Text excerpt:
Agile in Atlanta

I presented my presentation on Agile Foundations and Agile Myths twice this week. First to the PMI Atlanta Professional Growth event. Then today to the Enterprise Application team at Turner. I am pretty happy with the presentation and both were well received. One of the things I promised to both groups was to point people to some of the Agile Project Management resources available in Atlanta.

First, PMI has launched a Virtual Community for Agile Project Management. Both Mike Cottmeyer and I are involved in the core leadership of this team. This community has discussions groups, and with our our new efforts going into next year, the site will have new webinars, a newsletter, and papers.

There is an Agile Atlanta group that meets the first Tuesday of every month at the Matrix Resources offices. This group focuses on Agile development.

Dataset content:
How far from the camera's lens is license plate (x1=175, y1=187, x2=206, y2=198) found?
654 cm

Directions for this task:
From the Agile in Atlanta post, quote the passage that begins with "First, PMI has" and runs up to and including "on Agile development.", word for word.

Response:
First, PMI has launched a Virtual Community for Agile Project Management. Both Mike Cottmeyer and I are involved in the core leadership of this team. This community has discussions groups, and with our our new efforts going into next year, the site will have new webinars, a newsletter, and papers.

There is an Agile Atlanta group that meets the first Tuesday of every month at the Matrix Resources offices. This group focuses on Agile development.